Roma, per lei e tanti altri, è un’arma a “doppio taglio”, un amore-odio irrisolvibile che spesso porta a guardare all’estero dove, nonostante le difficoltà nel conciliare religione e recitazione, si può aspirare a ruoli da protagonisti. Oggi, per il cinema romano, il rischio è quello di farsi sorpassare dalla maggiore attenzione e rapidità delle serie tv, che intercettano prima e meglio i cambiamenti in atto. A suo modo l’ha fatto anche Zero su Netflix, che fra i registi conta anche Mohamed Hossameldin, egiziano cresciuto a Garbatella (ai David di Donatello nel 2019 con il corto Yousef), che descrive la sua periferia senza etichette politiche. Nelle sue opere narra il senso di isolamento di “due identità da conciliare” e di quella parte di sé che “si lascia indietro per integrarsi e con cui diventa sempre più difficile dialogare”.

Incontri necessari

Parla di incontro e non di integrazione, invece, Amin Nour, regista (Ambaradan) e attore fuggito dalla guerra in Somalia, a Roma dagli anni Novanta.

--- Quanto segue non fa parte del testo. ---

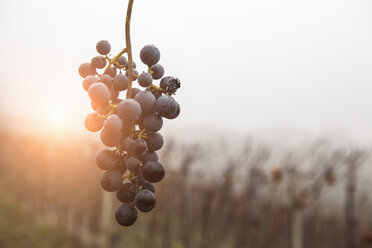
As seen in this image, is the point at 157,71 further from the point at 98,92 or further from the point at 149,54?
the point at 98,92

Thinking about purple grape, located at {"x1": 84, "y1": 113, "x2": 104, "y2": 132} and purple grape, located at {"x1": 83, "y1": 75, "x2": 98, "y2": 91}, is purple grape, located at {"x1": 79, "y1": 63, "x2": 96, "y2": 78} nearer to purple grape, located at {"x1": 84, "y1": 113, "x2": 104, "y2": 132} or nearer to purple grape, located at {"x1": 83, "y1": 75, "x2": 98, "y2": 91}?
purple grape, located at {"x1": 83, "y1": 75, "x2": 98, "y2": 91}

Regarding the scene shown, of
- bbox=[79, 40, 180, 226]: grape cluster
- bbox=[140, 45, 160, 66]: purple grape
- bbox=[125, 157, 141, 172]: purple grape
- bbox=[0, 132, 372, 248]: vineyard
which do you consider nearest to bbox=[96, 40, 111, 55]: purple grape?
bbox=[79, 40, 180, 226]: grape cluster

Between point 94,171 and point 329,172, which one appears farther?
point 94,171

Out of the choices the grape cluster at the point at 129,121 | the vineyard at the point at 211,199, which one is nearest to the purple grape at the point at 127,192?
Result: the grape cluster at the point at 129,121

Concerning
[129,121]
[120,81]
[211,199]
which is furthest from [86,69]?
[211,199]

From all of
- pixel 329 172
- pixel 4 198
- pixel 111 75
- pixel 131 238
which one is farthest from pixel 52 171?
pixel 111 75

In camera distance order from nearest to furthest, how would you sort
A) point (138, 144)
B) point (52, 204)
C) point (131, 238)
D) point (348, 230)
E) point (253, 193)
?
point (138, 144)
point (348, 230)
point (253, 193)
point (131, 238)
point (52, 204)

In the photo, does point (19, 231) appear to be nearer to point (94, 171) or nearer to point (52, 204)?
point (52, 204)

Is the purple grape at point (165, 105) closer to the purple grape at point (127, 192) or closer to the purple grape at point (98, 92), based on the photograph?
the purple grape at point (98, 92)
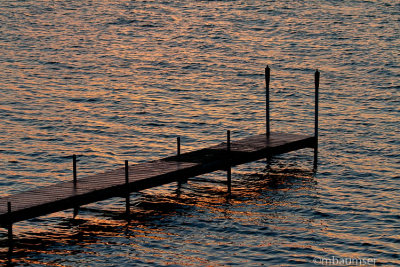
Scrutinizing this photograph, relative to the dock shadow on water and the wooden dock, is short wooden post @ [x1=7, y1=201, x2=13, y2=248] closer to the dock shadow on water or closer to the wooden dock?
the wooden dock

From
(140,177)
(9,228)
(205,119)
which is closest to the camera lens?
(9,228)

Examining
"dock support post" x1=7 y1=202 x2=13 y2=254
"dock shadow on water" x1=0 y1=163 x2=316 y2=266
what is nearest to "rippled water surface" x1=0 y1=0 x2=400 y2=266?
"dock shadow on water" x1=0 y1=163 x2=316 y2=266

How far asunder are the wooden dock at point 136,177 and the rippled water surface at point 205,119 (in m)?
1.17

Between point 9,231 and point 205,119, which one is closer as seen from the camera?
point 9,231

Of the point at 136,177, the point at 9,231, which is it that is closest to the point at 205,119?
the point at 136,177

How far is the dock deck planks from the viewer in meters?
29.4

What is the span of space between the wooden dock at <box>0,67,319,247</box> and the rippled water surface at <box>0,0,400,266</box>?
117cm

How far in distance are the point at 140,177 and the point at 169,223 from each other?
6.57 feet

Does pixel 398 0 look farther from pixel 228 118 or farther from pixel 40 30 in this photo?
pixel 228 118

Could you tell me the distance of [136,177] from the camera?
3238 cm

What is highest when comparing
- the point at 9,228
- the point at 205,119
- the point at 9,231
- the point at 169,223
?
the point at 205,119

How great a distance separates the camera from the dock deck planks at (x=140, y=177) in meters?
29.4

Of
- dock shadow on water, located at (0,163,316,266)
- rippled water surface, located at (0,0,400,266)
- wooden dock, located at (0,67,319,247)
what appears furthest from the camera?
rippled water surface, located at (0,0,400,266)

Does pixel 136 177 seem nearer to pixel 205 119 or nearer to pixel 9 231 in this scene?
pixel 9 231
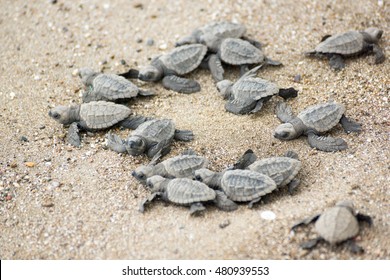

Nella sua idea di cinema affiora l’Ubuntu di Mandela: “io sono perché noi siamo”. Fondamentale è l’ascolto dell’altro, il rifiuto dei cliché, anche se il sistema produttivo attuale poggia proprio sugli stereotipi “alimentando una rappresentazione ghettizzata o tragica dell’esperienza non bianca”.

Assente spesso è la commedia, con l’eccezione di Bangla di Phaim Bhuiyan. Il regista romano è certo che siano ancora molte le storie invisibili, a causa di uno “scollamento tra gli autori e un’Italia che cresce già da tempo”. E che spinge per affiorare sulla superficie degli schermi, per sollecitare pubblico e produzioni. Ma se Roma al cinema vuole davvero rispecchiare la realtà, bisogna essere pronti a mutare radicalmente. A partire dal basso. Lasciando spazio a una generazione che vuole raccontarsi alle sue condizioni.